— Start Records to use —
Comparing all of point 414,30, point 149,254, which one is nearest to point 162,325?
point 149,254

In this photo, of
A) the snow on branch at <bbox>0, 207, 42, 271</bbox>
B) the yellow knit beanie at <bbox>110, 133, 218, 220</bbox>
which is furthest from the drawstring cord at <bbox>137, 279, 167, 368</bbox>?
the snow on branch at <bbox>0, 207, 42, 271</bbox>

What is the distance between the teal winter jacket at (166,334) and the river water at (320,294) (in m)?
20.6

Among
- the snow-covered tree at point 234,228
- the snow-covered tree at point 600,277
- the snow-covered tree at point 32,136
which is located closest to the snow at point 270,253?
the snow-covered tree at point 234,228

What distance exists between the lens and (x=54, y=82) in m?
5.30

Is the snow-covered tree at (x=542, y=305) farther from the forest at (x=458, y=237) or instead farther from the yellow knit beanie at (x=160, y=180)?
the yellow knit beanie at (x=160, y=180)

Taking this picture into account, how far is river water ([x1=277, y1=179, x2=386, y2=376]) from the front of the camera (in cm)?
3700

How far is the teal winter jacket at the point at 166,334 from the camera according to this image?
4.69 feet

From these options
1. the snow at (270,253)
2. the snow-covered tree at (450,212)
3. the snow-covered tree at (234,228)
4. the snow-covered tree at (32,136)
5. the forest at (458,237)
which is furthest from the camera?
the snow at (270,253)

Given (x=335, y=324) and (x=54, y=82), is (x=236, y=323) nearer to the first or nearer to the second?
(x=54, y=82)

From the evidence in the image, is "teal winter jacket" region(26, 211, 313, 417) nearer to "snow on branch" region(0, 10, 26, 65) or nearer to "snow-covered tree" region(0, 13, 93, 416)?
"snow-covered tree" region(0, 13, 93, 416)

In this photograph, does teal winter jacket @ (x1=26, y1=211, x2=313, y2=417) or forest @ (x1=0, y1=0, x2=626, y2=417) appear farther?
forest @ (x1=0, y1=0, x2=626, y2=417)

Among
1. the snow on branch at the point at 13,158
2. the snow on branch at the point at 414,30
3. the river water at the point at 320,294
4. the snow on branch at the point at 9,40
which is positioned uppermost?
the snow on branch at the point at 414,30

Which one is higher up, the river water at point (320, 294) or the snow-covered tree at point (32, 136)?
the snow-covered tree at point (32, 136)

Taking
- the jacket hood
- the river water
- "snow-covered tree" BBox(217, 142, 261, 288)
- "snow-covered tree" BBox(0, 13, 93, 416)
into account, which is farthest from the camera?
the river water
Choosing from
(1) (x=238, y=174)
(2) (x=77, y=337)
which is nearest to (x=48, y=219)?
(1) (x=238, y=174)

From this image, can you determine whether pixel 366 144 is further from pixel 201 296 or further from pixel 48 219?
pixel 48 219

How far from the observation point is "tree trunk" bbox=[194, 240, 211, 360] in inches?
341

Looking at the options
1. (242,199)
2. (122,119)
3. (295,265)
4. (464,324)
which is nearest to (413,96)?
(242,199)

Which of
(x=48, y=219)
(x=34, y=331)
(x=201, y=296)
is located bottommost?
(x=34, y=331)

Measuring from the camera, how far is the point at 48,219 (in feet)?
— End Records to use —
## Work to do
Please copy all of the data above word for word, keeping every line.

## Output of the exercise
Comparing all of point 414,30, point 149,254, which one is nearest to point 162,325?
point 149,254

In this photo, of
A) the snow on branch at <bbox>0, 207, 42, 271</bbox>
B) the yellow knit beanie at <bbox>110, 133, 218, 220</bbox>
which is furthest from the drawstring cord at <bbox>137, 279, 167, 368</bbox>?
the snow on branch at <bbox>0, 207, 42, 271</bbox>

What is the distance between the teal winter jacket at (166,334) and the river water at (320,294) (in m)?
20.6

Among
- the snow-covered tree at point 234,228
- the snow-covered tree at point 600,277
- the snow-covered tree at point 32,136
which is located closest to the snow at point 270,253?
the snow-covered tree at point 234,228

What distance exists between the lens and (x=54, y=82) in m?
5.30

Is the snow-covered tree at (x=542, y=305) farther from the forest at (x=458, y=237) or instead farther from the yellow knit beanie at (x=160, y=180)?
the yellow knit beanie at (x=160, y=180)

Taking this picture into account, how far is river water ([x1=277, y1=179, x2=386, y2=376]) from the front of the camera (in cm)?
3700

How far is the teal winter jacket at the point at 166,334 from the camera according to this image?
4.69 feet

From these options
1. the snow at (270,253)
2. the snow-covered tree at (450,212)
3. the snow-covered tree at (234,228)
4. the snow-covered tree at (32,136)
5. the forest at (458,237)
which is furthest from the camera?
the snow at (270,253)

Given (x=335, y=324) and (x=54, y=82), is (x=236, y=323) nearer to the first or nearer to the second?
(x=54, y=82)

From the evidence in the image, is "teal winter jacket" region(26, 211, 313, 417) nearer to "snow on branch" region(0, 10, 26, 65) or nearer to "snow-covered tree" region(0, 13, 93, 416)?
"snow-covered tree" region(0, 13, 93, 416)

In this photograph, does teal winter jacket @ (x1=26, y1=211, x2=313, y2=417) or forest @ (x1=0, y1=0, x2=626, y2=417) appear farther?
forest @ (x1=0, y1=0, x2=626, y2=417)

Among
1. the snow on branch at the point at 13,158
2. the snow on branch at the point at 414,30
3. the river water at the point at 320,294
4. the snow on branch at the point at 9,40
which is positioned uppermost?
the snow on branch at the point at 414,30

Which one is higher up, the river water at point (320, 294) or the snow-covered tree at point (32, 136)?
the snow-covered tree at point (32, 136)

Taking
- the jacket hood
- the river water
- "snow-covered tree" BBox(217, 142, 261, 288)
- "snow-covered tree" BBox(0, 13, 93, 416)
into account, which is farthest from the camera?
the river water
Choosing from
(1) (x=238, y=174)
(2) (x=77, y=337)
which is nearest to (x=48, y=219)?
(1) (x=238, y=174)

From this image, can you determine whether pixel 366 144 is further from pixel 201 296 or further from pixel 48 219?
pixel 48 219

How far from the observation point is "tree trunk" bbox=[194, 240, 211, 360] in inches?
341

Looking at the options
1. (242,199)
2. (122,119)
3. (295,265)
4. (464,324)
which is nearest to (413,96)?
(242,199)

Which of
(x=48, y=219)
(x=34, y=331)
(x=201, y=296)
is located bottommost?
(x=34, y=331)

Measuring from the camera, how far is the point at 48,219 (in feet)?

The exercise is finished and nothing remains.